<<<<

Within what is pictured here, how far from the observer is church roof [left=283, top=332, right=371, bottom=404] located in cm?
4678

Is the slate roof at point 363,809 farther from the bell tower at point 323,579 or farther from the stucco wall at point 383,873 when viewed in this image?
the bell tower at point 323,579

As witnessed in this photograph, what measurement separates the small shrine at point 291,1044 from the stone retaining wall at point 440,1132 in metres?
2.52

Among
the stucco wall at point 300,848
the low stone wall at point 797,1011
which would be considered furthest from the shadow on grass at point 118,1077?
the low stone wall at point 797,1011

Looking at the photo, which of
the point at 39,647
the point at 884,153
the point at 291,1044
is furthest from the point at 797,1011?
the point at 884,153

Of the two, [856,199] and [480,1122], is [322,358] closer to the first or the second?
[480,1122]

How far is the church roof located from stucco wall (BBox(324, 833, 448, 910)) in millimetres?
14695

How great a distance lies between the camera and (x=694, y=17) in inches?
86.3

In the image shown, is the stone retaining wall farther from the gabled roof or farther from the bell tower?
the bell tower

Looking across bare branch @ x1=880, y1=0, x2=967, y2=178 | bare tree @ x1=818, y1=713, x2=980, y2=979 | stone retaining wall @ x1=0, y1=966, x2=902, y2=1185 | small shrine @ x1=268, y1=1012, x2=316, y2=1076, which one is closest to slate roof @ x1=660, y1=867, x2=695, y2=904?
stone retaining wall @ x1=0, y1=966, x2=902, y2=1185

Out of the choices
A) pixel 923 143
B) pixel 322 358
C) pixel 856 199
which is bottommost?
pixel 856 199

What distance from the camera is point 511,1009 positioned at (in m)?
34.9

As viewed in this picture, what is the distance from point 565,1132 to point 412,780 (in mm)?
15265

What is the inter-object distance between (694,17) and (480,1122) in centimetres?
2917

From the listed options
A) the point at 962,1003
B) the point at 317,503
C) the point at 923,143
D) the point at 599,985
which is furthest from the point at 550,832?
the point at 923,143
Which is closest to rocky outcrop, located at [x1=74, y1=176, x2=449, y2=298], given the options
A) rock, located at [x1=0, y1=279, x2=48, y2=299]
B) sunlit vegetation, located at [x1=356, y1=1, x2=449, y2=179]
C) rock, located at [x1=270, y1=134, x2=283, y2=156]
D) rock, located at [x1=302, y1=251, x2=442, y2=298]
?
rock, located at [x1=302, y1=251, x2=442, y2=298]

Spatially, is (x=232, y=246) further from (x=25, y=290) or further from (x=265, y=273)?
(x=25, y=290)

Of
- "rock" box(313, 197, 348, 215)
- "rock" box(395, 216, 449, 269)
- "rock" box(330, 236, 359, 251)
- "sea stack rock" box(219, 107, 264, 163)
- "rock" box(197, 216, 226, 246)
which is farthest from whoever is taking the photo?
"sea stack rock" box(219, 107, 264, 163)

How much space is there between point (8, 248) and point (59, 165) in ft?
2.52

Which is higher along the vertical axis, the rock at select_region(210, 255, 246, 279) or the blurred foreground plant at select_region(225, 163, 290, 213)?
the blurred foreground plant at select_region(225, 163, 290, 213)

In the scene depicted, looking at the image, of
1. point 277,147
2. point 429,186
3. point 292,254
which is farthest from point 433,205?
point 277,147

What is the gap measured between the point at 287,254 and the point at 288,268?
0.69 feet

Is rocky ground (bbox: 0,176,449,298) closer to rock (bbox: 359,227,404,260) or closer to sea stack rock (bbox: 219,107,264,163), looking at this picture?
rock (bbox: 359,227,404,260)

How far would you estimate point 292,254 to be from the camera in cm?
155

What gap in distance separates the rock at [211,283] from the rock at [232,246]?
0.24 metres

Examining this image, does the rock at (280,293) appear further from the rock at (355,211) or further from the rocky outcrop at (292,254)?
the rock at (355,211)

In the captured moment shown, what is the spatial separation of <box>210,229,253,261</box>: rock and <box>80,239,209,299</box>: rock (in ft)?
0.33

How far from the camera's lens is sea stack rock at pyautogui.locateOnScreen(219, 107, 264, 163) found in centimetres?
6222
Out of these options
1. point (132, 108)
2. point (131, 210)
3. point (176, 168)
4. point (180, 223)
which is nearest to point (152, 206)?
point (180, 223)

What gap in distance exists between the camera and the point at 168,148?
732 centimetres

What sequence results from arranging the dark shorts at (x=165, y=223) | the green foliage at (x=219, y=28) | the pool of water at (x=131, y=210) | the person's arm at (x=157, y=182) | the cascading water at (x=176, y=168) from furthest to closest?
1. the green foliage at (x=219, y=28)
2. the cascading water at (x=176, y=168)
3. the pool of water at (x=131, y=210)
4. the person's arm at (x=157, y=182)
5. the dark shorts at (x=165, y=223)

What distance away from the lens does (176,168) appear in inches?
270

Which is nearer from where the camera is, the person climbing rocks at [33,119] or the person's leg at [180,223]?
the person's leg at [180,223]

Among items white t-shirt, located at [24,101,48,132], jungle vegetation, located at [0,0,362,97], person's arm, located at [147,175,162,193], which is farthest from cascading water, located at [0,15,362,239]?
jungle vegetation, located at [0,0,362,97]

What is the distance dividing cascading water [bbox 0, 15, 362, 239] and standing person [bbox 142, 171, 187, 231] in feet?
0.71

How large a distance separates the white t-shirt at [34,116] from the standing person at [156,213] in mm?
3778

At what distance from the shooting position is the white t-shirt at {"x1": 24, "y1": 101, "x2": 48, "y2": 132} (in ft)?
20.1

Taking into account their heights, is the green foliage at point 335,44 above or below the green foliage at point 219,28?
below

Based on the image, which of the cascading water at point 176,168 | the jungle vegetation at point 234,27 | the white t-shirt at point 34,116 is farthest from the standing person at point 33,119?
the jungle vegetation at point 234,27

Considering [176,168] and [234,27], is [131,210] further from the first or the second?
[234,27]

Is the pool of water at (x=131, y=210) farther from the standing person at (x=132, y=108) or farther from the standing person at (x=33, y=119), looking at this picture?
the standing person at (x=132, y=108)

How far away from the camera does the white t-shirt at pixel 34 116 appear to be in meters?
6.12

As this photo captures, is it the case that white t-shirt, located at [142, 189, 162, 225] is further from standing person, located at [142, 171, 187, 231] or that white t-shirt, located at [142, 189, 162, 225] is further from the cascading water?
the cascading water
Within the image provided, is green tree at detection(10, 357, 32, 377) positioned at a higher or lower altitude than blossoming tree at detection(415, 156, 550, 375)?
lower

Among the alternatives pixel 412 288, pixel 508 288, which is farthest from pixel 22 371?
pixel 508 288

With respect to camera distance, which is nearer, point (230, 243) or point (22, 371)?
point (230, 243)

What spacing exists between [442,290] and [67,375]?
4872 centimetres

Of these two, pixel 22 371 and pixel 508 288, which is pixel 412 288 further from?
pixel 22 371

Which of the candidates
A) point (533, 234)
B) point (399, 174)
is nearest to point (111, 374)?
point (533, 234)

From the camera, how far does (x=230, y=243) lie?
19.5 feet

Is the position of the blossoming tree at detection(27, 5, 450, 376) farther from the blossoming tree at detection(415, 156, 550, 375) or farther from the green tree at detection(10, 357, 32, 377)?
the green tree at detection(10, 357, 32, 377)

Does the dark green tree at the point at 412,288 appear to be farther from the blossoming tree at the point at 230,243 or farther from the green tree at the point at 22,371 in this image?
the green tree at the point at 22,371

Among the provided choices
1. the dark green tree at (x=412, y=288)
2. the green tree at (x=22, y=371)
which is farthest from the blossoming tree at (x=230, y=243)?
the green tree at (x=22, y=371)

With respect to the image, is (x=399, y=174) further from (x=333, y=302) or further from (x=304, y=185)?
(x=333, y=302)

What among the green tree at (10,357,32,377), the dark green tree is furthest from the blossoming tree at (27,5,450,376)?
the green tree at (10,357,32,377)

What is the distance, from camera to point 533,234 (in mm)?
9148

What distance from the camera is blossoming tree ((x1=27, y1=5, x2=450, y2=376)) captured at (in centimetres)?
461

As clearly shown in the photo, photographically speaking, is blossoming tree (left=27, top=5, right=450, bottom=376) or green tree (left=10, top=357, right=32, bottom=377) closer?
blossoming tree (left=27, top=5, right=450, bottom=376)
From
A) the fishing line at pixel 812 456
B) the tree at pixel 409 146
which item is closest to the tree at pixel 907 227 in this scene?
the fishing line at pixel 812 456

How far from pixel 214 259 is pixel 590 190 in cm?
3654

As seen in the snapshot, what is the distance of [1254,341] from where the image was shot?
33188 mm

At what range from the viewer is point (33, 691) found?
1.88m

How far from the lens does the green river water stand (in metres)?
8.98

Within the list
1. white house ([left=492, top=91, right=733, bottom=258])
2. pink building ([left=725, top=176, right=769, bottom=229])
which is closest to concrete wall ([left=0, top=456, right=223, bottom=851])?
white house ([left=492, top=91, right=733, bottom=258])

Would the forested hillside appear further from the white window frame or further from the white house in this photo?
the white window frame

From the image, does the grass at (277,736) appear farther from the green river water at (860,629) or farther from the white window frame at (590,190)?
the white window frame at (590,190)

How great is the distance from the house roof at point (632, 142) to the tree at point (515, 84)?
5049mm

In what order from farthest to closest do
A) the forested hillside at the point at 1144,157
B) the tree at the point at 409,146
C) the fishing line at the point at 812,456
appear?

>>>>

EXERCISE DIRECTIONS: Reproduce the records word for word, starting with the line that contains "How great is" and ending with the last line of the records.

RESULT FOR THIS EXERCISE:
How great is the distance from the house roof at point (632, 142) to the tree at point (515, 84)?
5049mm

In what order from farthest to closest do
A) the forested hillside at the point at 1144,157
B) the tree at the point at 409,146
C) the fishing line at the point at 812,456
appear?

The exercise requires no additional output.